Roy stressed on the various facets of technology spending by saying, “We should continue to invest in technology in a way that increases operational efficiency, saves cost in the long-run and generates additional revenue for the hotel. As technology empowers guests with several options and enhances their stay experience by giving them the assurance of safety, hygiene and well-being, the cost variance will have a direct impact on our financial results which will be passed on to the guests proportionately”.
Hoteliers agree that although they do not know how the road to recovery will look like, but they do know for sure that technology adoption is already seeing a spike in the post-COVID-19 era. While the consumption of technologies for boosting guest experience will be costly, it is necessary to identify ‘must-have’ versus ‘good to have’. Thus, hoteliers should plan to invest for the future in such a way that there is no sudden rush to implement new solutions, but at the same time be able to deliver long-term results.
In the current environment, hotels and chains are adopting new technological solutions to realise revenue, augment supply chains, and fuel geographic growth ambitions. The hospitality industry needs the right technology partners and solutions to ensure that it has a robust, intuitive and flexible distribution strategy in place, which can be fine-tuned in changing circumstances to make near, middle and long-term strategic plans and decisions. Many hotels are also looking at changing or expanding their geographic markets as a result of Covid-19, and this requires a distribution strategy which can be targeted at travellers in markets which are open for travel now, and those which will be open for travelling in the near future.
Trampert shared his insights on personalisation in the current landscape, by saying, “There is also an increased focus on technology to facilitate personalisation. While personalisation has rightly been a buzzword for many years, it is increasingly important as a result of the Covid-19 pandemic. As far as travellers are concerned, they are unlikely to ever take travel for granted again and, when they do travel, they will not want to waste a moment doing anything that doesn’t suit them. They will also want to make the most of their next trip, and hotels have the opportunity to use personalisation to increase RevPar in every room by creating personalised offers and upselling ancillaries.”
According to Kaul, it is crucial for the hospitality industry to personalise experiences, as post-pandemic guests will prefer contact-less services, which can only be implemented through technology, “We already acknowledge that a further robust digital transformation of the industry is crucial to provide guests with personalised experiences. AI-based tools may lead to a surge in direct booking and reduce dependencies on OTAs. Hotels should invest significantly in technology to boost customer retention, loyalty, and acquisition while improving guests’ stay. But, that may not render immediate results in the wake of the current economic downturn.
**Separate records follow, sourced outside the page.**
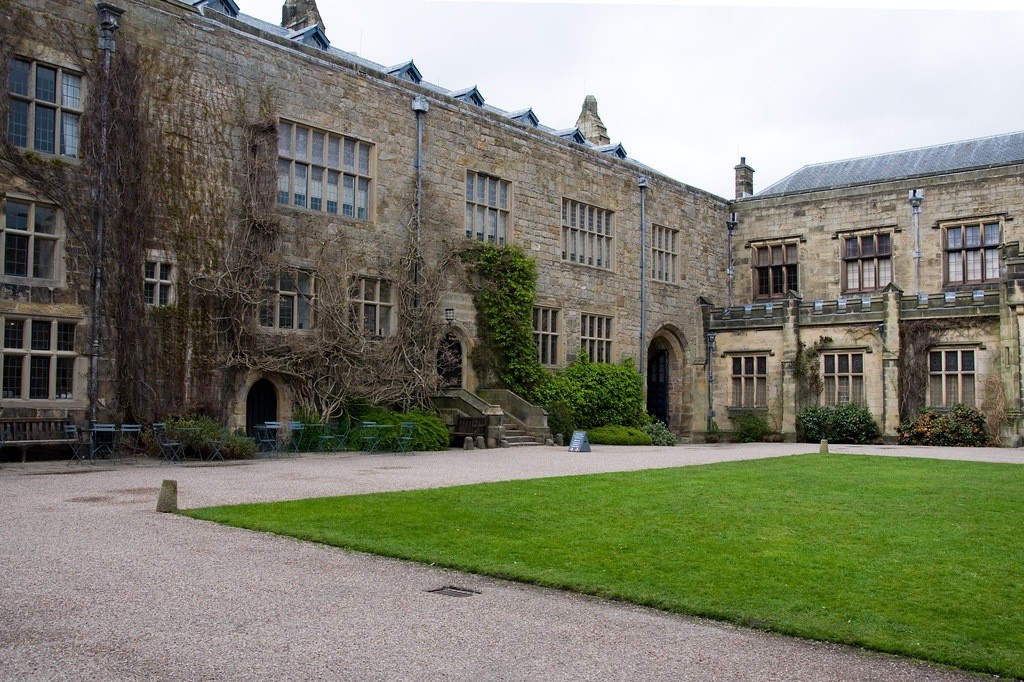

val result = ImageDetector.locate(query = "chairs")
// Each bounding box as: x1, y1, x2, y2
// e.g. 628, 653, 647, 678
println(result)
253, 420, 414, 459
63, 423, 224, 467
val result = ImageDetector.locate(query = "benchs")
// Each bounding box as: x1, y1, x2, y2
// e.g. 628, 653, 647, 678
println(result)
0, 417, 81, 464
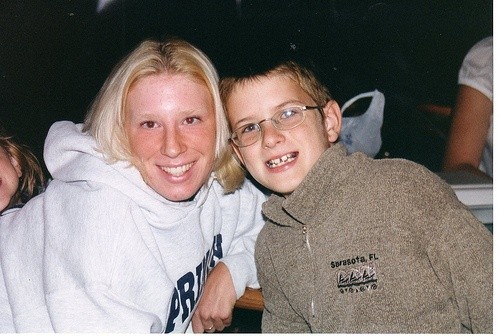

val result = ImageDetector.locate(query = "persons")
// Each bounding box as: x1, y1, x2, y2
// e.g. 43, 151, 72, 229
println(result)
0, 127, 46, 216
218, 59, 493, 334
0, 41, 271, 334
415, 37, 493, 180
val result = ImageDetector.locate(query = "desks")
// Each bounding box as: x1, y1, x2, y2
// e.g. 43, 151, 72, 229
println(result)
432, 164, 493, 224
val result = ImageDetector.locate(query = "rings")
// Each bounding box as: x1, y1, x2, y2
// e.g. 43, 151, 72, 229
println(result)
204, 320, 215, 335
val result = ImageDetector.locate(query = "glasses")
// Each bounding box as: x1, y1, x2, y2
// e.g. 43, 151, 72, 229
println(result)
228, 106, 320, 147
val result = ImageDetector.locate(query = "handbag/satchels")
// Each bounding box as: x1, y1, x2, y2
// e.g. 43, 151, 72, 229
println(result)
336, 89, 385, 159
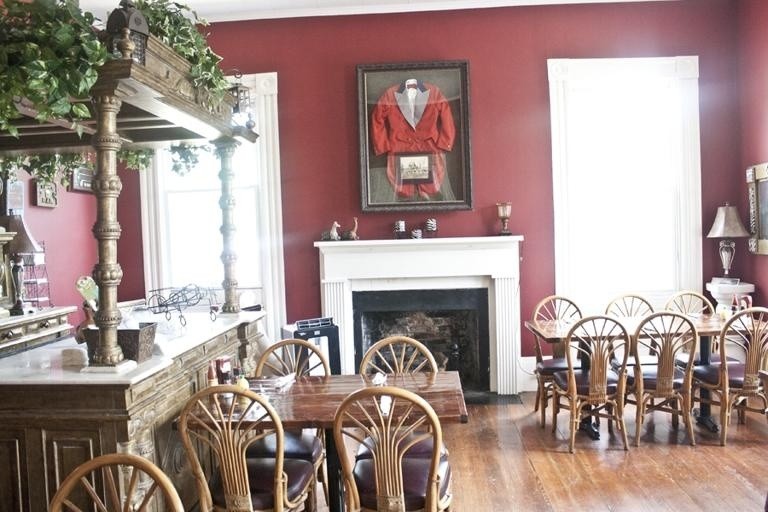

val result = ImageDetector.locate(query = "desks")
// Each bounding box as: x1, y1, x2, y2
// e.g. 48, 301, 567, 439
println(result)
312, 236, 525, 396
706, 282, 755, 360
0, 307, 266, 512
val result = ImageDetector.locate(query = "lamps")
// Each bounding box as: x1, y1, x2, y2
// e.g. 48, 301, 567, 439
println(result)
496, 201, 513, 235
705, 201, 751, 277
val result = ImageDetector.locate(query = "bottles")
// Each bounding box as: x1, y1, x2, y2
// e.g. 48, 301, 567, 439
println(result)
231, 369, 240, 385
222, 375, 233, 408
235, 375, 251, 409
207, 360, 218, 400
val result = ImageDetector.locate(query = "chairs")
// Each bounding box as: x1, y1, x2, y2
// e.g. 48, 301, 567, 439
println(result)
524, 293, 768, 453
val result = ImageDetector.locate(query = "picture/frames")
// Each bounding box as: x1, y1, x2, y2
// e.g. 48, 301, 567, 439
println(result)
745, 162, 768, 255
355, 60, 473, 213
34, 178, 59, 208
68, 164, 99, 194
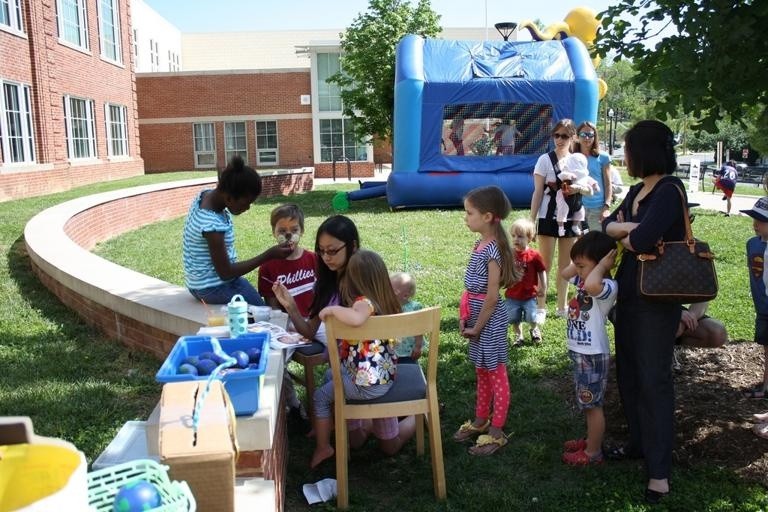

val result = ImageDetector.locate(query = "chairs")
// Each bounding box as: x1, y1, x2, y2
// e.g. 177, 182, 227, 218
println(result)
291, 340, 331, 421
325, 306, 448, 510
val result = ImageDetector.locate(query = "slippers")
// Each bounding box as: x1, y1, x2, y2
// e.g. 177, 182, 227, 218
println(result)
453, 419, 491, 441
468, 432, 514, 456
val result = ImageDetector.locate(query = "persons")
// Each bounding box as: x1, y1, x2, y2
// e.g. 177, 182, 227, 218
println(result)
483, 117, 524, 155
740, 198, 768, 399
752, 168, 768, 440
310, 250, 403, 470
604, 119, 692, 511
608, 203, 727, 348
258, 204, 319, 317
561, 230, 618, 466
712, 159, 737, 217
529, 118, 594, 326
183, 156, 295, 306
453, 185, 521, 455
556, 155, 600, 235
509, 219, 547, 346
576, 121, 612, 234
451, 118, 465, 156
390, 272, 425, 359
272, 215, 360, 338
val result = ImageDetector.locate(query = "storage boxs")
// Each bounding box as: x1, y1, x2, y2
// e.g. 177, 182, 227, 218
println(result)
155, 332, 269, 416
146, 380, 241, 512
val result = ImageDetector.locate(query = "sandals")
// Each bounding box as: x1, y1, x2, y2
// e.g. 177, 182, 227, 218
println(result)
565, 436, 586, 452
562, 448, 605, 465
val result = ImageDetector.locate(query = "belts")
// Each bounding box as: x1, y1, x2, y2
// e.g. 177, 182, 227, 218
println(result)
460, 290, 488, 321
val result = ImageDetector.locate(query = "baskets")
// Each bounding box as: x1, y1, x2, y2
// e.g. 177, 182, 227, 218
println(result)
84, 458, 197, 511
0, 416, 88, 512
Yet, such investments will prove beneficial in the longer run.”
Cost has always played a major factor for hoteliers while innovating, and it has obviously become much more important in the current environment. Some innovative technologies might demand large up-front investments in hardware or integration costs, but currently, technology has become a key enabler in the hospitality industry’s efforts to bring back guests. Hoteliers have to spend wisely on technology keeping long term goals in mind and make the best use of the current situation to evolve in the new normal.